**Things to do**
1. Can you quote the NMT late-initialization thread from "Tue Jul 27 23:02:55" up to and including "small load factor."?
2. How would the NMT late-initialization thread go on from where it stops? Write the next part.

**Document segment**

RFR: JDK-8256844: Make NMT late-initializable

Tue Jul 27 23:02:55 UTC 2021

On 28/07/2021 12:17 am, Thomas Stuefe wrote:
> On Mon, 26 Jul 2021 21:08:04 GMT, David Holmes <david.holmes at oracle.com> wrote:
> 
>> Before looking at this, have you checked the startup performance impact?
>>
>> Thanks,
>> David
>> -----
> 
> Hi David,
> 
> performance should not be a problem. The potentially costly thing is the underlying hashmap. But we keep it operating with a very small load factor.
> 
> More details:
> 
> Adding entries is O(1). Since during pre-init phase almost only adds happen, startup time is not affected. Still, to make sure this is true, I did a bunch of tests:
> 
> - tested WCT of a helloworld, no differences with and without patch
> - tested startup time in various of ways, no differences
> - repeated those tests with 25000 (!) VM arguments, the only way to influence the number of pre-init allocations. No differences (VM gets slower with and without patch).

**Dataset extract**
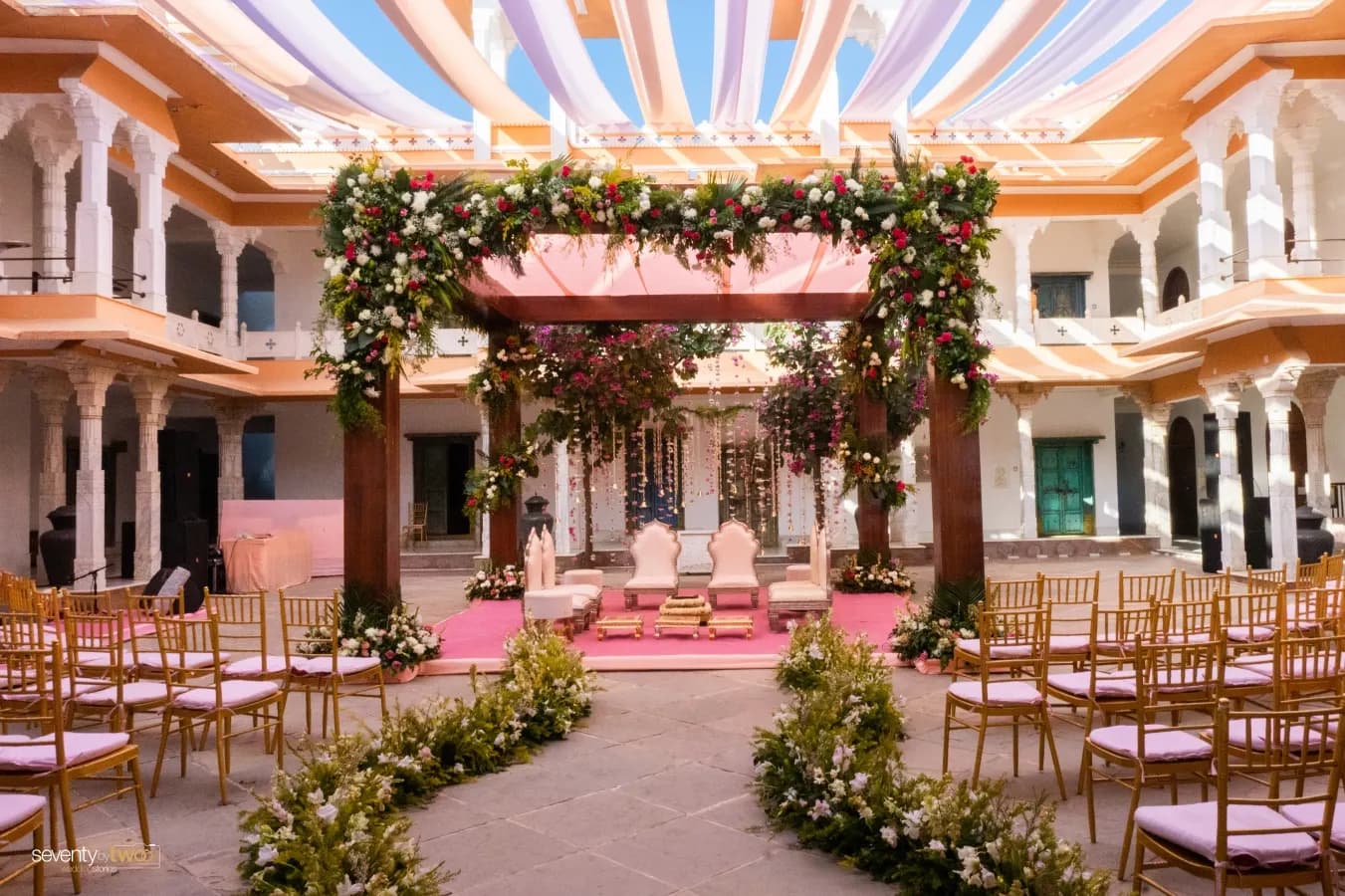 The Leela Palace Udaipur, Lake Pichola, Udaipur — Udaipur wedding venue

**Responses by task**
1.
Tue Jul 27 23:02:55 UTC 2021

On 28/07/2021 12:17 am, Thomas Stuefe wrote:
> On Mon, 26 Jul 2021 21:08:04 GMT, David Holmes <david.holmes at oracle.com> wrote:
> 
>> Before looking at this, have you checked the startup performance impact?
>>
>> Thanks,
>> David
>> -----
> 
> Hi David,
> 
> performance should not be a problem. The potentially costly thing is the underlying hashmap. But we keep it operating with a very small load factor.

2.
> 
> ----
> 
> The expensive thing is lookup since we potentially need to walk a very full hashmap. Lookup affects post-init more than pre-init.
> 
> To get an idea of the cost of a too-full preinit lookup table, I modified the VM to do a configurable number of pre-init test-allocations, with the intent of artificially inflating the lookup table. Then, after NMT initialization, I measured the cost of lookup. The short story, I was not able to measure anything, even with a million pre-init allocations. Of course, with more allocations lookup table got fuller and the VM got slower, but the time increase was caused by the cost of the malloc calls themselves, not the table lookup.
> 
> Finally, I did an isolated test for the lookup table, testing pure adding and retrieval cost with artificial values. There, I could see costs for add were static (as expected), and lookup cost increased with table population. On my machine:
> 
> | lu table entries            | time per lookup |
> | ------ |:-------------:|
> | 1000    | 3 ns         |
> | 1 mio   | 240 ns       |
> 
> As you can see, if lookup table population goes beyond 1 mio entries, lookup time starts being noticeable over background noise. But with these numbers, I am not worried. Standard lookup population should be around *300-500*, with very long command lines resulting in table populations of *~1000*. We should never seen 10000 entries, let alone millions of them.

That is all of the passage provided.